Carries out model-based clustering using parsimonious Gaussian mixture models. MCMC is used for parameter estimation and RJMCMC is used for model selection.

Usage

pgmm_rjmcmc(
  X,
  m_init,
  m_range,
  q_new,
  delta = 2,
  ggamma = 2,
  burn = 20,
  niter = 1000,
  constraint = c(0, 0, 0),
  d_vec = c(1, 1, 1),
  s_vec = c(1, 1, 1),
  m_step = 0,
  v_step = 0,
  split_combine = 0,
  verbose = TRUE
)

Arguments

X

the observation matrix with variables in rows and observations in columns.

m_init

the number of initial clusters.

m_range

the allowed range for the number of clusters.

q_new

the number of latent factors for a new cluster.

delta

scalar hyperparameter for the noise covariance prior

ggamma

scalar hyperparameter used in covariance-structure proposals

burn

the number of burn-in iterations

niter

the number of posterior sampling iterations

constraint

initial PGMM covariance constraint. Use a three-letter model label such as `"CCC"` or `"UUU"`, or a numeric vector of length three with binary entries. For example, `c(1, 1, 1)` is `CCC`, the fully constrained model, and `c(0, 0, 0)` is `UUU`, the fully unconstrained model.

d_vec

a vector of hyperparameters with length three, shape parameters for alpha1, alpha2 and bbeta respectively

s_vec

a vector of hyperparameters with length three, rate parameters for alpha1, alpha2 and bbeta respectively

m_step

indicator for RJMCMC model selection on the number of clusters.

v_step

indicator for RJMCMC model selection on covariance structures.

split_combine

indicator for using split/combine moves in the cluster-number RJMCMC step.

verbose

logical; if `TRUE`, print iteration progress.

Value

A list of posterior samples with snake_case fields: `tau_samples`, `psi_samples`, `mean_samples`, `lambda_samples`, `factor_score_samples`, `allocation_samples`, `constraint_samples`, `alpha1_samples`, `alpha2_samples`, `beta_samples`, and `active_cluster_samples`.

Details

The `constraint` argument follows the three-letter PGMM model notation used in Lu, Li, and Love (2021).

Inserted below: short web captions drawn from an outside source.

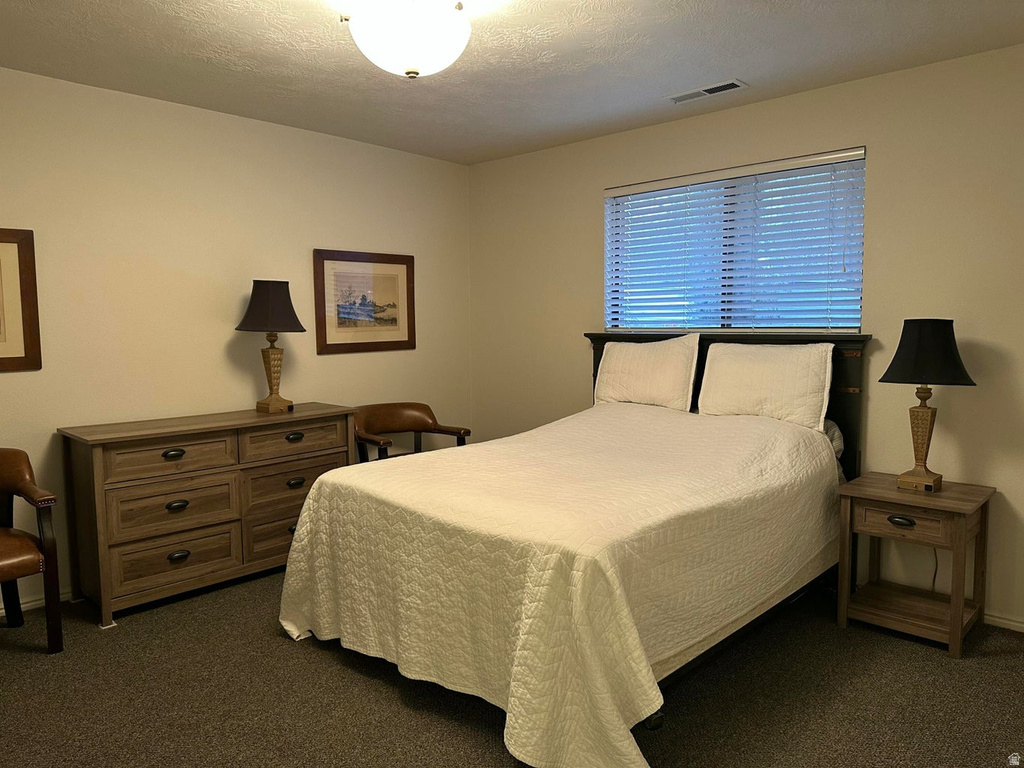 50 W 400 S #6 St George, UT 84770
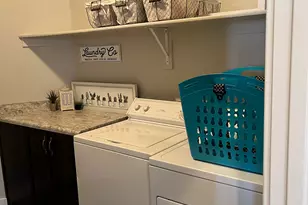1195 S 2970 E, Saint George, UT 84790 - Photo 29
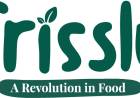 Frissly Introduces 100-Minute Fresh Delivery Promise for Clean, Certified Organic Food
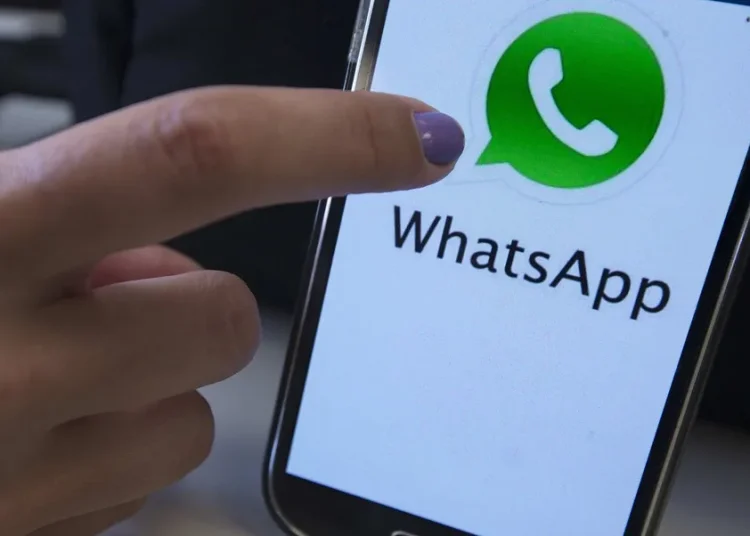 WhatsApp lanza las cuentas para menores administradas y controladas por los padres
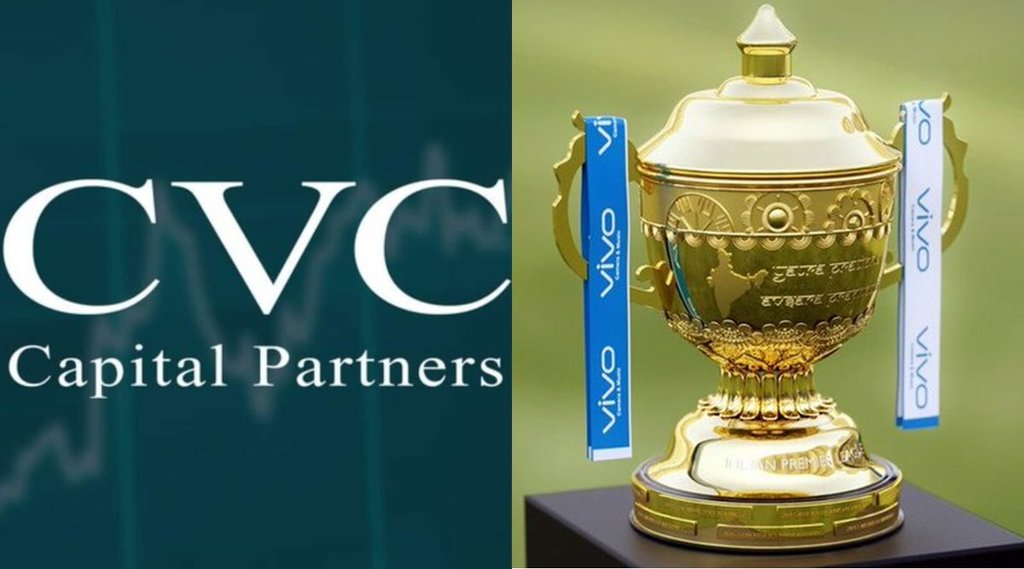 ipl-2022-ahmedabad-franchise-cvc-capital-set-to-get-green-signal-from-bcci-roads-of-mega-auction-seems-clear-in-february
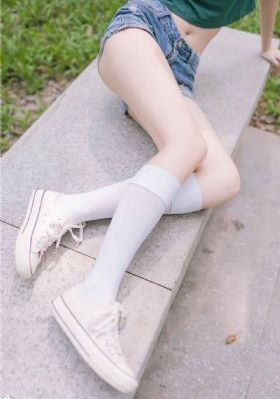 恋爱先生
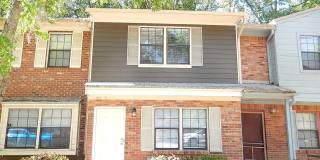 LOVELY 2/1.5 NW Twn w/ Granite Counters, Deck, Fenced Yard,  More! $1275/month Avail August 1st! Gallery 1
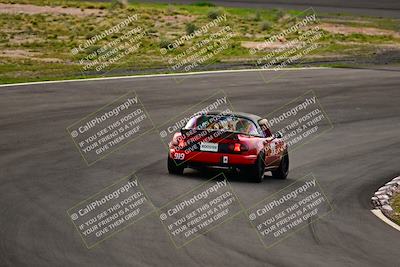 media/Feb-25-2024-Speed Ventures (Sun) [[b9a2a97a4d]]/Red Group/Session 1 (Turns 4 and 5)/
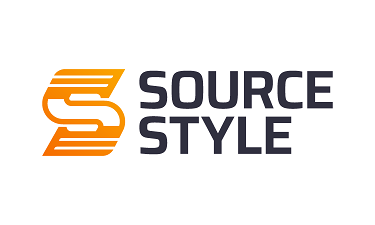 SourceStyle.com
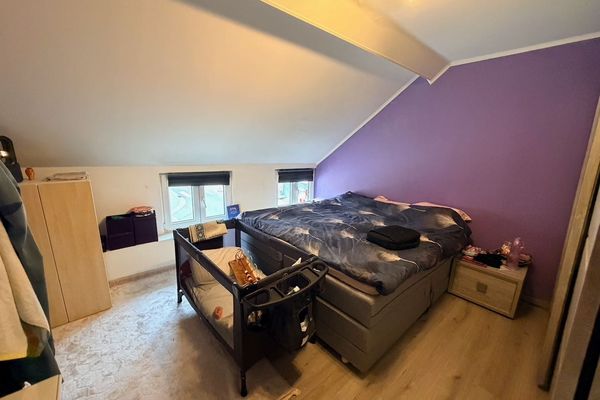 Huis te koop / Tildonk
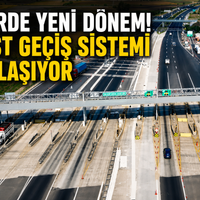 Gündem
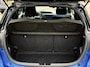 Toyota Yaris 1.5 HYBRID A/T CAMERA BI-TONE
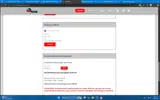 hellraiser coupon verification screenshot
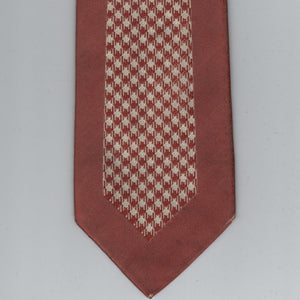 Romeo Gigli tie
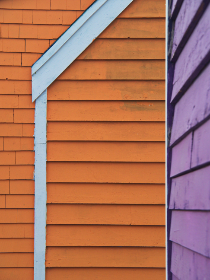 “探索hhggh的奥秘:揭示其背后的深层含义与影响” “探索hhggh的奥秘:揭示其背后的深层含义与影响”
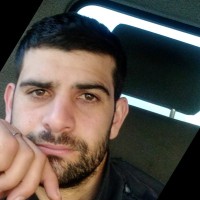 Jonatan Leonel Amarelli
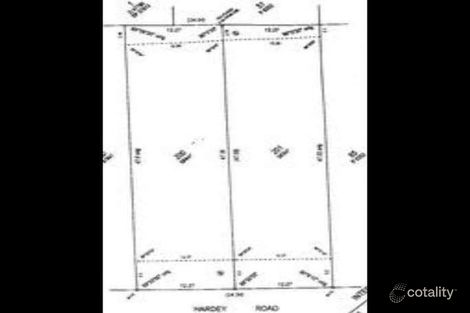 191a Hardey Rd, Belmont, WA 6104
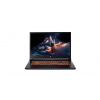 Acer Nitro V 17/ANV17-41-R4CC/R5-240/17,3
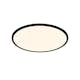 Plafond Nordlux Oja Smart 42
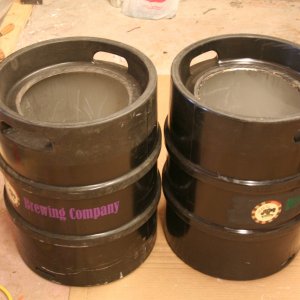 blackkegs-futurE-RIMSbuild
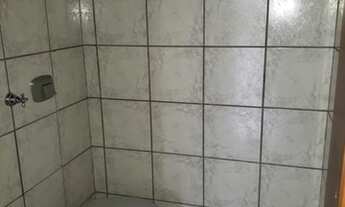 Imagem 4: CAXIAS DO SUL - Conjunto Comercial/Sala - PIO X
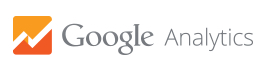 Google Analytics Certified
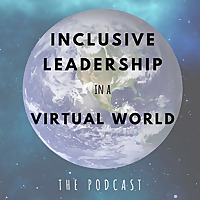 Inclusive Leadership Weekly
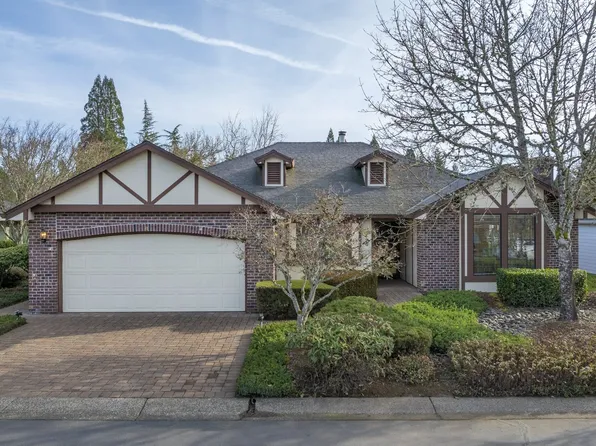 1266 NW Augusta Dr, McMinnville, OR 97128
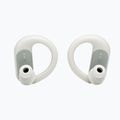 JBL Endurance Peak II Wireless Headphones White JBLENDURPEAKIIWT 8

The first entry indicates whether loading matrices are shared across clusters, the second whether noise covariance matrices are shared across clusters, and the third whether the noise covariance is isotropic within each cluster. Use [model_to_constraint()] to convert model names such as `CCC`, `CCU`, `CUC`, `CUU`, `UCC`, `UCU`, `UUC`, and `UUU` into the numeric vector used internally.